Re: RFC: add min_num_buffers and clarify V4L2_CID_MIN_BUFFERS_FOR_CAPTURE/OUTPUT

[Date Prev][Date Next][Thread Prev][Thread Next][Date Index][Thread Index]

 



Hi Hans

On Tue, Oct 29, 2024 at 09:17:57AM +0100, Hans Verkuil wrote:
> On 28/10/2024 16:52, Laurent Pinchart wrote:
> > Hi Hans,
> >
> > On Mon, Oct 28, 2024 at 12:10:22PM +0100, Hans Verkuil wrote:
> >> Hi all,
> >>
> >> This mail thread uncovered some corner cases around how many buffers should be allocated
> >> if VIDIOC_REQBUFS with count = 1 is called:
> >>
> >> https://lore.kernel.org/linux-media/20241003-rp1-cfe-v6-0-d6762edd98a8@xxxxxxxxxxxxxxxx/T/#mc2210597d92b5a0f09fabdac2f7307128aaa9bd8
> >
> > I'll repeat below some comments I've made in that thread, as they're
> > better discussed in the context of this RFC.
> >
> >> When it comes to the minimum number of buffers there are a number of limitations:
> >>
> >> 1) The DMA engine needs at least N buffers to be queued before it can start. Typically
> >>    this is 0, 1 or 2, and a driver sets this via the vb2_queue min_queued_buffers field.
> >>    So if min_queued_buffers = 1, then the DMA engine needs one buffer at all times to
> >>    DMA to. Allocating just one buffer would mean the DMA engine can never return that
> >>    buffer to userspace (it would just keep recycling the same buffer over and over), so
> >>    the minimum must be min_queued_buffers + 1.

_Set problem_
Carry on the mailing-list reply about V4L2 minimum buffer counts from the point where it stops. The data comes from a separate, unrelated source.

_Data segment_
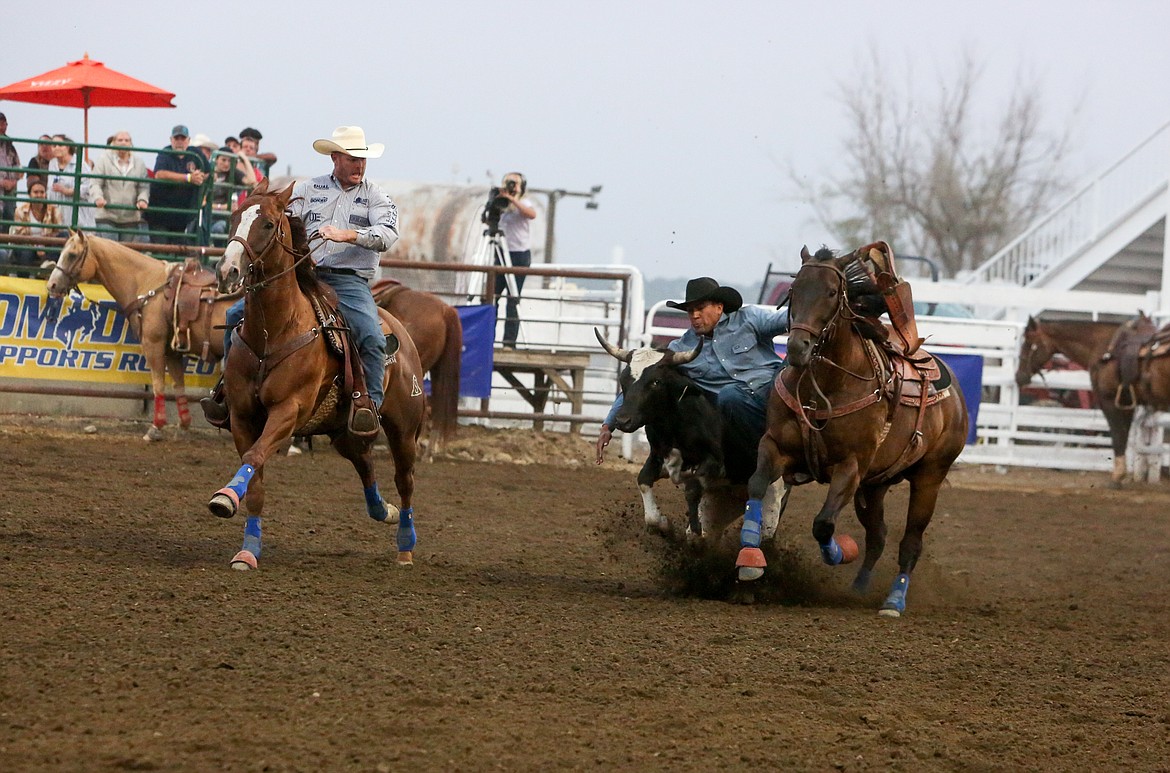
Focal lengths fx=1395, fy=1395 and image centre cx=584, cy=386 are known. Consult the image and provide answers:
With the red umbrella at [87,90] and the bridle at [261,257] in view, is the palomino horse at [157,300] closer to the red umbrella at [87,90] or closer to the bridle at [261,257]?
the red umbrella at [87,90]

_Answer to the problem_
> >
> > I think you're mixing hardware and driver constraints here. Drivers can
> > use scratch buffers to relax the hardware requirements, and allow
> > userspace operation with less buffers than strictly required by the
> > hardware.
> >
> > The cost of allocating such scratch buffers vary depending on the
> > device. When an IOMMU is available, or when the device has a line stride
> > that can be set to 0 and supports race-free programming of the stride
> > and buffer addresses, the scratch buffer can be as small as a single
> > page or a single line. In other cases, a full-frame scratch buffer is
> > required, which is costly, and the decision on whether or not to
> > allocate such a scratch buffer should probably be taken with userspace
> > being involved.
>
> I honestly don't see why you would want to spend a lot of time on adding
> scratch buffer support just to save a bit of memory. Is the use-case of
> capturing just a single buffer so common? To me it seems that it only
> makes sense to spend effort on this if you only need to capture a single
> buffer and never need to stream more buffers.

I can give you two examples I'm currently working with

- A device with a "viewfinder" device node and a "still capture"
  capture device. We want to only queue one buffer to the "still
  capture" capture device when the user requires to (the usual "tap to
  capture"). Adam which was in cc to my patch for RkISP1 that removes
  min_queued_buffers was struggling to implement "tap to capture"
  support in his application has he had to queue 3 buffers before he
  could capture an image from the "still capture" pipe.

- A resource constrained device that only capture one frame
  sporadically because it needs to reduce memory pressure and can't
  allocate a number of buffers that allows it to keep the queued
  buffers queue populated to sustain high frame rates produced by the
  sensor

- In libcamera we want the image pipeline to be running even if no
  buffers are queued to the capture devices at its end. This means
  that we want statistics to be produced by the ISP and parameters to
  be consumed even if the frames produced by the ISP are actually
  discarded to the scratch buffers.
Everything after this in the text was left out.